東京オペラシティのコンサートホールで、月1回開催されている「ヴィジュアル・オルガンコンサート」。ずっと以前から開催されていることは知っていましたけれど、平日の真っ昼間に無料招待制とあっては中々出かけることもままならず。されど、もはや仕事の縛りが無いものですから、ようやっと出かけることができたのですなあ。

 

 

それにしても「ヴィジュアル」オルガンコンサートとは?…ですけれど、基本的には奏者のうしろ姿が見えるばかりのオルガン演奏に際して、手元や足元のクローズアップ映像をリアルタイムで映し出すという仕掛けがヴィジュアルたる由縁なのでしょう。フライヤーの写真でも、誰もいないステージ状にスクリーンが接地され、映像が映し出されているのが(なんとか)判るかもしれません。

 

とまあ、かようなオルガンコンサートの、取り分け今回の11月開催分はオルガン独奏のみではなくして、「トランペットとオルガンによる多彩なトッカータの世界」というもの。興味倍増と言ったところでしょうか。

 

ところで「トッカータ」と聞いて真っ先に思い浮かぶのは…というばかりではなしに、むしろパイプオルガンの曲で最も世に知られているのが、J.S.バッハの「トッカータとフーガ 二短調」ではなかろうかと。あの印象的な出だしはバロック音楽、クラシック音楽の演奏会の領域を遥かに超えて、映画やドラマなどでも印象的に使われていたりしますから。さりながら予て聞き及びもし、また先日読んだ『クラシック偽作・疑作大全』にも偽作の疑いありとされておりましたですなあ。果たして「実はバッハ作では無かった」と断定される日がくるのでありましょうか…。

 

と、それはともあれ「トッカータ」というのは、バッハの他の曲にも別の作曲家の作品にも出てくるところですけれど、要するに「つかみ」というか、強烈な「マクラ」とでも言いますか。も少し学術的な?説明として、今回の演奏会プログラムにあった説明を引用しておくことにいたしましょう。
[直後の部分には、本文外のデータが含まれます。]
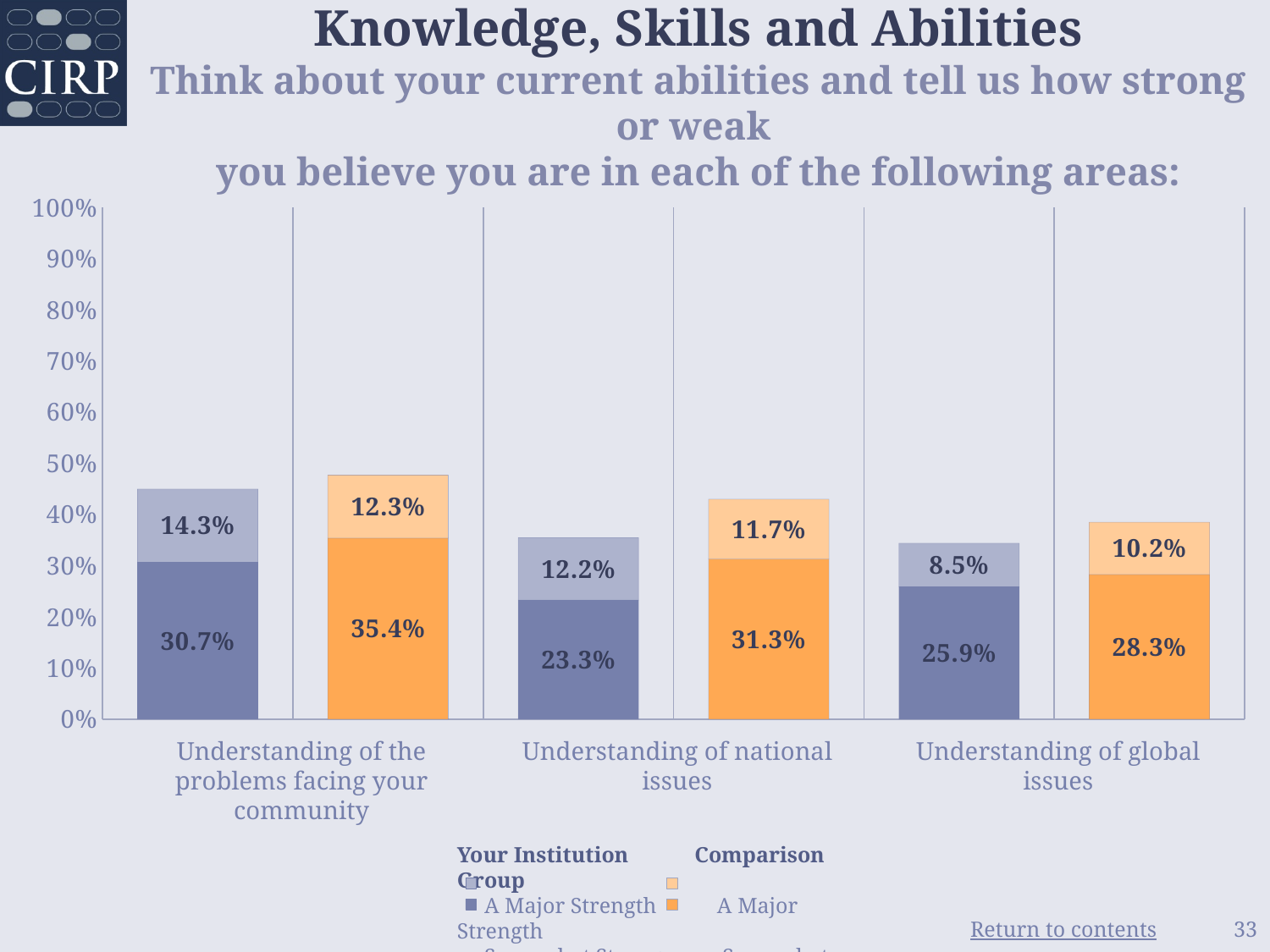
What is the Comparison Group 'A Major Strength' value for 'Understanding of the problems facing your community'? 35.4% What percentage of Your Institution respondents rated 'Understanding of the problems facing your community' as A Major Strength? 30.7% For 'Understanding of the problems facing your community', how much higher is the Comparison Group's 'A Major Strength' value than Your Institution's? 4.7 percentage points What percentage of the Comparison Group rated 'Understanding of national issues' as A Major Strength? 31.3% Which category has the highest Your Institution 'A Major Strength' value? Understanding of the problems facing your community Which bar has the lowest 'A Major Strength' value on the chart? Your Institution, Understanding of national issues (23.3%) What is the total height of the Comparison Group stacked bar for 'Understanding of national issues'? 43.0% What is the total height of the Your Institution stacked bar for 'Understanding of the problems facing your community'? 45.0% What type of chart is shown on the slide? Stacked bar chart For Your Institution, which has the larger 'A Major Strength' value: 'Understanding of national issues' or 'Understanding of global issues'? Understanding of global issues What is the Your Institution 'A Major Strength' value for 'Understanding of global issues'? 25.9% How many categories are shown on the x axis of the chart? 3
「トッカータ」とは、イタリア語の「toccare」(触る)に由来します。16、17世紀頃のイタリアにて、教会や宮廷などに置かれた鍵盤楽器で本格的な曲を弾く前に、試し弾き、指慣らしとしての即興的な演奏が発祥とされ、即興的な要素を持つ、速い旋律が特徴の楽曲を「トッカータ」と呼ぶようになりました。初期バロック時代より曲の名前となった「トッカータ」は、その後進化を遂げながら、今日にいたるまで、鍵盤楽器作品を中心に、様々な作曲家により作曲されています。

かかる紹介どおりにプログラムは、バロック期のものと20世紀(つい今世紀と言いそうになる…笑)の作品とを取り混ぜた内容でして、パイプオルガンといえば古い曲ばかりをイメージするところながら、いわばシンセサイザーの原型のような多彩な機能を持ったオルガンの特性を生かした現代曲もあるのだと改めて。それはそれで興味津々なのですけれど、やはりイメージにそぐうバロック音楽との相性は実にしっくりしたもので。

 

まして、トランペットとのデュオにおける祝祭感は心躍るというか、心晴ればれといいますか。ジョヴァンニ・マルティーニの「トッカータ」やヴィヴァルディ作品をバッハがアレンジしたBWV972 の2曲を聴くだけでも、出かけた甲斐があったというものです。いずれもトランペット&オルガンによる演奏をYoutubeで視聴することができますので、ご興味おありの方は是非どうぞ。とはいえ、コンサートホールの広い空間で盛大に鳴り響くオルガン、そしてバルコニーから吹き降ろされるトランペットの音はその場にあってこそ。自宅のステレオでは再現できない音の洪水だものですから。実に気持ちがいい。爽快な気分となってホールを後にしたのでありましたよ。

 

会場内を見回す限りまだまだ座席には余裕がありましたけれど、一応抽選ということですので毎度「当選!」とはならないかもですが、またの機会を楽しみにしたいところなのでありました。

 


 

というところで、また明日はお休みを頂戴いたします。月例となってきている両親の通院介助はもそっと先なのですが、それを前に父親が別の検査を受けることになりまして、やはりここは付き添っておくかと。ではまた(おそらくは)明後日(11/13)にお目にかかりますです、はい。